World of Coca-Cola

Overview

Corporate attraction and museum and 7 acre open space adjacent to the Georgia Aquarium and Centennial Olympic Park in downtown Atlanta.  

Martin has been asked to participate in subsequent site design and landscape assignments as needed by improvements and additions to the facility since it’s opening.

“One of the most unique projects I’ve worked on”

When we were selected to be Landscape Architect of Record for the new World of Coca-Cola, next to the Georgia Aquarium and directly adjoining Centennial Olympic Park, I was excited with the propects of another one-of-a-kind project. It promised both fun and challenges that would likely lay ahead.

The Coca-Cola Company (TCCC) always held very specific ideas about how this marketing element fits into a larger public relations framework related to their primary business, drinks. But they have no experience with the design and development of real estate. That is the opposite end of the spectrum from clients like Hines and, to the extreme, Disney.

Beginning work with the Jerde Partnership, winners of the original design competition years earlier, we moved from concepts and vague notions of what this would be to more specifics, but still schematic and sketchy. The original master plan, prior to our involvement, included a “Global Garden” to celebrate TCCC’s worldwide business. At some point in the design development phase, a directive came down from an upper executive tier to pursue water as a major theme and message for the project’s key statement. We worked to develop a refined abstraction of water throughout the world, how we encounter it in different forms at various scales. It was to be a celebration of water and how it effects us as well how we are effected by it. And it ws to signal Coke’s attitude of stewardship related to this vital natural resource. The message was to be implicit and subtle. It would focus forward instead of looking back on where the company had come from, as in a global garden.
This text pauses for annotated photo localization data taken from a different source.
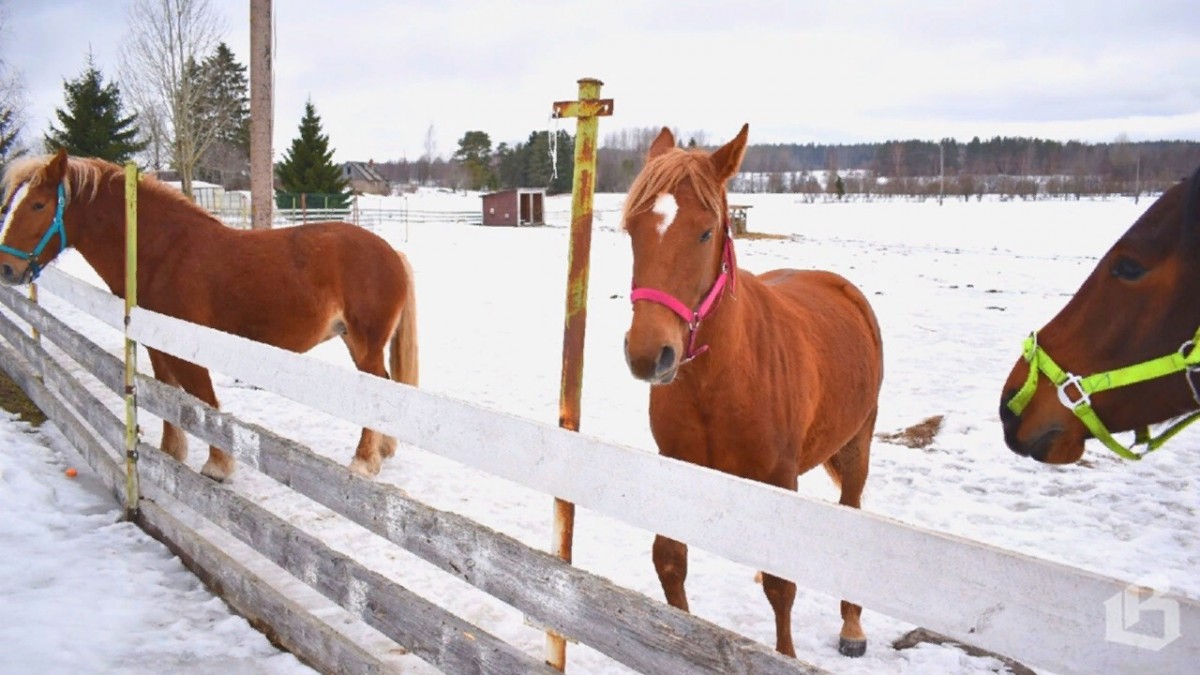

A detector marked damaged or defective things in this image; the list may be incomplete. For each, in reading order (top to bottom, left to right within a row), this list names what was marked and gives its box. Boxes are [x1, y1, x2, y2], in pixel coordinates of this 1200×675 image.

rusty metal post [548, 78, 616, 672]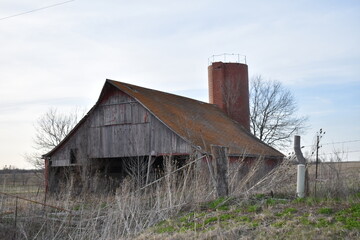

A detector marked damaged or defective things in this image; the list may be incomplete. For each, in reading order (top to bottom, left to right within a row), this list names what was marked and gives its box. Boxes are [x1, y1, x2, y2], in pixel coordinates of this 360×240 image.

rusty metal roof [108, 79, 282, 158]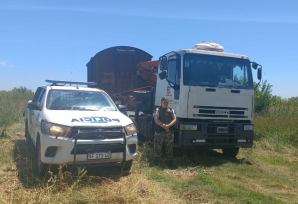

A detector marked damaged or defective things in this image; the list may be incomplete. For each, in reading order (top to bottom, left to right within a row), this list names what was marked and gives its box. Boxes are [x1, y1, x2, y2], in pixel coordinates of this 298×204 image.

rusted metal surface [85, 45, 151, 95]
Restrictions from an extended drought after completion meant the artful water feature with its elaborate subtext was not operational. Concerned with a negative image and mixed messages, TCCC eventually pursued the creation of drought-tolerant landscape features in place of the water. I was asked to design this make-over. It seems to have addressed the primary issues and I wonder how many first-time visitors to the site are aware of the change. It’s not always easy to anticipate the future, but if you can stay involved in the process, chances are the future and you will be better off for it.